§ **AUFGABEN**
1. Welchen Mindestbetrag für die Ausweitung der Wohnbauförderung nennt Mahrer im Auszug über das Treffen zur Baubranche, und für welchen Zeitraum?
2. Gib aus dem Auszug über das Treffen zur Baubranche den Abschnitt wortgetreu wieder, der mit „Die Koalition hatte“ beginnt und bis einschließlich „an die Regierung.“ reicht.

§ **TEXTAUSZUG**
* * * * * * *

Wien. 13 einflussreiche Entscheidungsträger kamen im repräsentativsten Raum der Wirtschaftskammer zusammen. WKÖ-Präsident Harald Mahrer hatte gestern, Montag, zu einem Arbeitsgespräch mit Spitzenvertretern der Bau-Sozialpartner und der Baubranche eingeladen. Nicht nur Bauwirtschaftsvertreter wie Immobilienobmann Gerald Gollenz und Georg Bursik saßen in der U-förmigen Tischrunde, sondern auch Nationalbank-Vizegouverneur Gottfried Haber und Erste-Group-Chef Willi Cernko nahmen an der Diskussion teil. Schließlich ist es vor allem die schwierige Finanzierungslage, die der Branche zu schaffen macht.

„Jetzt gibt es noch einen guten Zeitpunkt, etwas zu tun“, sagte Mahrer vor Journalisten. Scheitert die Regierung mit der Verabschiedung von Unterstützungsmaßnahmen, drohen eine höhere Arbeitslosigkeit, wirtschaftliche Seitwärtsbewegung, weniger Wohnraum sowie ausbleibende Sanierungen.

„Großvolumiger Betrag“

Die Koalition hatte schon angedeutet, sich auf ihre letzten Monate im Amt noch für ein Konjunkturpaket zusammenzuraufen. Einer der Profiteure soll eben die Baubranche sein. Deren Vertreter wollen nun sichergehen, dass die Kräfte der Politiker im Endspurt nicht nachlassen. Deswegen senden sie ihre expliziten Wünsche an die Regierung.

(c) Die Presse

Mahrer sagte, das Paket müsse vor allem „schnell gehen und unmittelbar wirksam sein“. Auf eine konkrete Summe wollte man sich nicht festlegen. Die Verhandlungen mit der Regierung laufen derzeit parallel, und die Branche wolle ÖVP und Grüne keine Details über die Medien ausrichten.

Dennoch: „Großvolumig“ müsse der Betrag sein, so Mahrer. Mindestens 500 Millionen Euro allein für die Ausweitung der Wohnbauförderung schweben ihm für die kommenden zwei bis drei Jahre vor. Es seien schon viele genehmigte Projekte in der Pipeline. Diesen solle das frische Geld unter anderem zugutekommen. Der gewerbliche sowie der soziale Wohnbau sollen gefördert werden. Auch Maßnahmen bei der Finanzregulatorik und den Verwaltungsprozessen brauche es.

* * * * * * *

§ **VORLIEGENDE DATEN**
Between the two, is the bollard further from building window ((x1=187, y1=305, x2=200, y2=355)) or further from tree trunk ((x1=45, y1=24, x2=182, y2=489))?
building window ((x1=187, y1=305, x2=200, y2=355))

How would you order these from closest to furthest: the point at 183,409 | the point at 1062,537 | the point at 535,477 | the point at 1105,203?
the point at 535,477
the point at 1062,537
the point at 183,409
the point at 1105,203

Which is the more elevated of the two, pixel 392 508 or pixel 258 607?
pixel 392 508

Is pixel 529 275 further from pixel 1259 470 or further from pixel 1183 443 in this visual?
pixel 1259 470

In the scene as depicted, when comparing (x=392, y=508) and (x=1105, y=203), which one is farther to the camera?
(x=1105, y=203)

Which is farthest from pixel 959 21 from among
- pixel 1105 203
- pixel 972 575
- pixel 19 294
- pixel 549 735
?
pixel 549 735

* * * * * * *

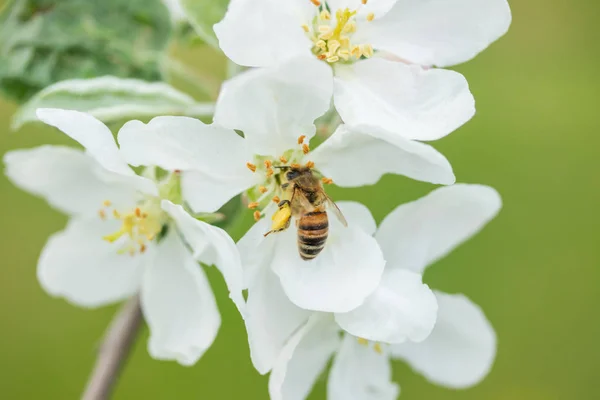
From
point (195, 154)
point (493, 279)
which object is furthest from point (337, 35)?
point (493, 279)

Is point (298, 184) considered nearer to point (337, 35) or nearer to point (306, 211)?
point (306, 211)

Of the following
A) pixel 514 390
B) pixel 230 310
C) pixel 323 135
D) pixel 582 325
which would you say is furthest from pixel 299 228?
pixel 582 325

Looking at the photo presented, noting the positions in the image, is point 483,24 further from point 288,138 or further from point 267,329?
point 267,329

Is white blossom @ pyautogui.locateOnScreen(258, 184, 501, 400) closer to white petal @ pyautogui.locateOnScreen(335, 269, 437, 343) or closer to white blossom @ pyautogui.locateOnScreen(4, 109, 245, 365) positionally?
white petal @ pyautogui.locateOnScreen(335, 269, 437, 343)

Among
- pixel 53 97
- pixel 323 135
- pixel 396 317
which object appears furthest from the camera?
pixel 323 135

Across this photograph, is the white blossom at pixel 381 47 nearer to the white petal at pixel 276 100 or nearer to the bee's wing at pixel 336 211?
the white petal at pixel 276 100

* * * * * * *

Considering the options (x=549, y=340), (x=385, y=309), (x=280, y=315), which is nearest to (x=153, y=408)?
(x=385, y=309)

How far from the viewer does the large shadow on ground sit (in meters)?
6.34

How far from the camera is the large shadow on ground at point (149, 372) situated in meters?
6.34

* * * * * * *

§ **ERGEBNISSE JE AUFGABE**
1. Mindestens 500 Millionen Euro für die kommenden zwei bis drei Jahre.

2.
Die Koalition hatte schon angedeutet, sich auf ihre letzten Monate im Amt noch für ein Konjunkturpaket zusammenzuraufen. Einer der Profiteure soll eben die Baubranche sein. Deren Vertreter wollen nun sichergehen, dass die Kräfte der Politiker im Endspurt nicht nachlassen. Deswegen senden sie ihre expliziten Wünsche an die Regierung.